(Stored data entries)
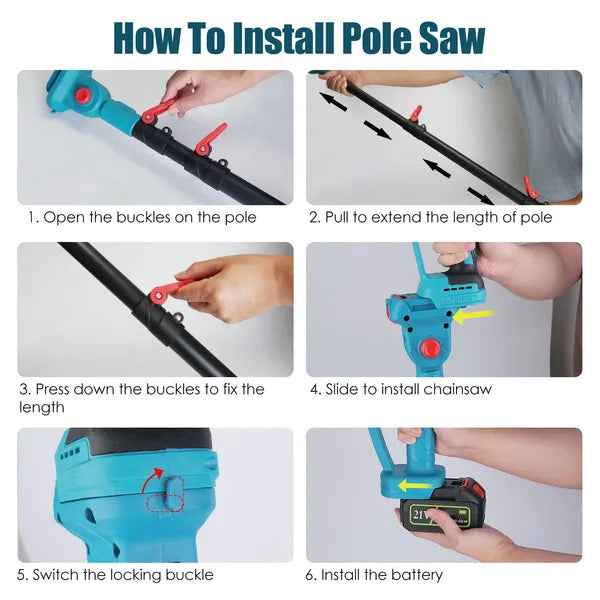 How To Install Pole Saw

1. Open the buckles on the pole

2. Pull to extend the length of pole

3. Press down the buckles to fix the length

4. Slide to install chainsaw

5. Switch the locking buckle

21V

6. Install the battery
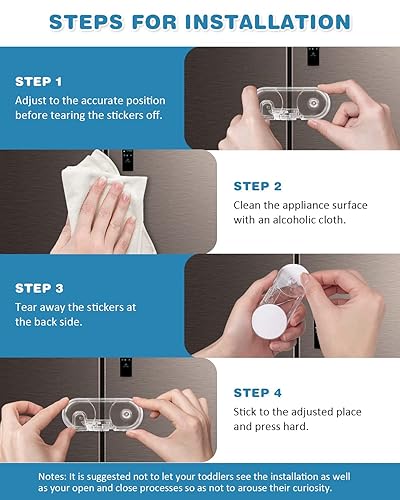 STEPS FOR INSTALLATION

STEP 1
Adjust to the accurate position before tearing the stickers off.

STEP 2
Clean the appliance surface with an alcoholic cloth.

STEP 3
Tear away the stickers at the back side.

STEP 4
Stick to the adjusted place and press hard.

Notes: It is suggested not to let your toddlers see the installation as well as your open and close processes so as not to arouse their curiosity.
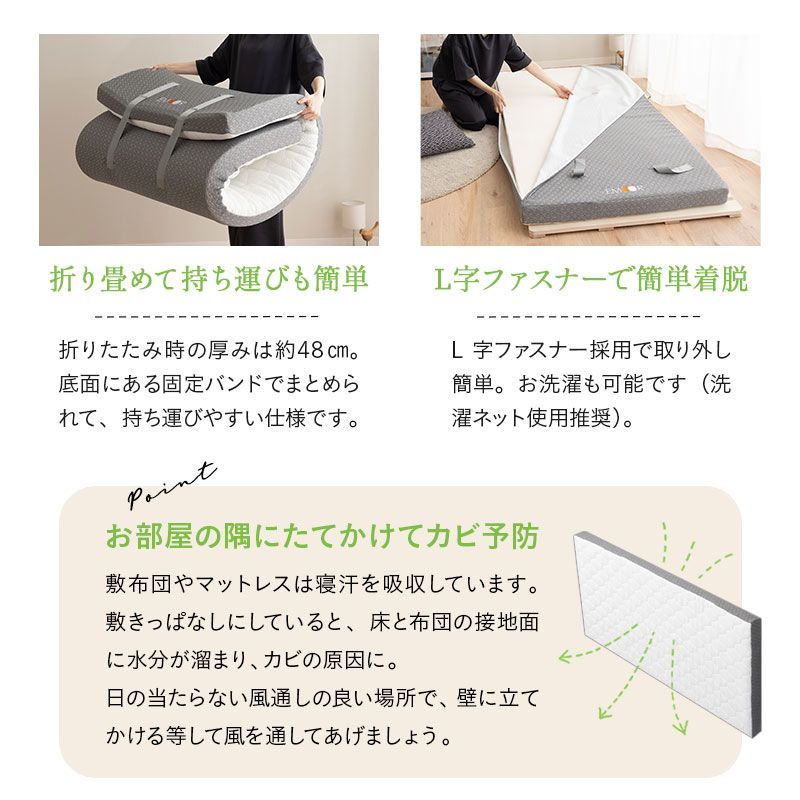 折り畳めて持ち運びも簡単

折りたたみ時の厚みは約48㎝。底面にある固定バンドでまとめられて、持ち運びやすい仕様です。

L字ファスナーで簡単着脱

L 字ファスナー採用で取り外し簡単。お洗濯も可能です（洗濯ネット使用推奨）。

Point

お部屋の隅にたてかけてカビ予防

敷布団やマットレスは寝汗を吸収しています。敷きっぱなしにしていると、床と布団の接地面に水分が溜まり、カビの原因に。
日の当たらない風通しの良い場所で、壁に立てかける等して風を通してあげましょう。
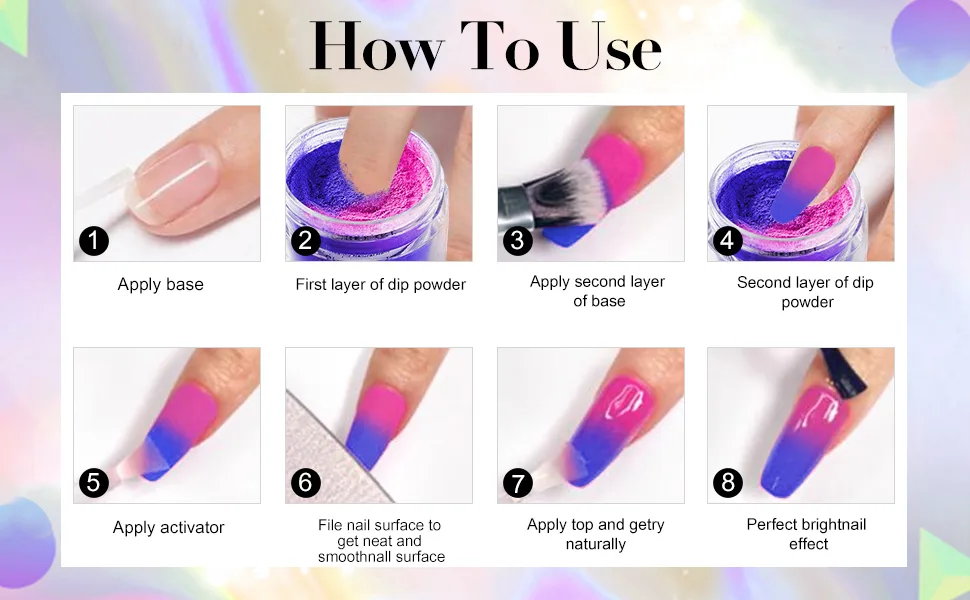 How To Use

1

Apply base

2

First layer of dip powder

3

Apply second layer of base

4

Second layer of dip powder

5

Apply activator

6

File nail surface to get neat and smoothnall surface

7

Apply top and getry naturally

8

Perfect brightnail effect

* **Directions for this task**
Filter the data down to the lines that contain the string "surface", and copy them.

* **Answer to this exercise**
Clean the appliance surface with an alcoholic cloth.
File nail surface to get neat and smoothnall surface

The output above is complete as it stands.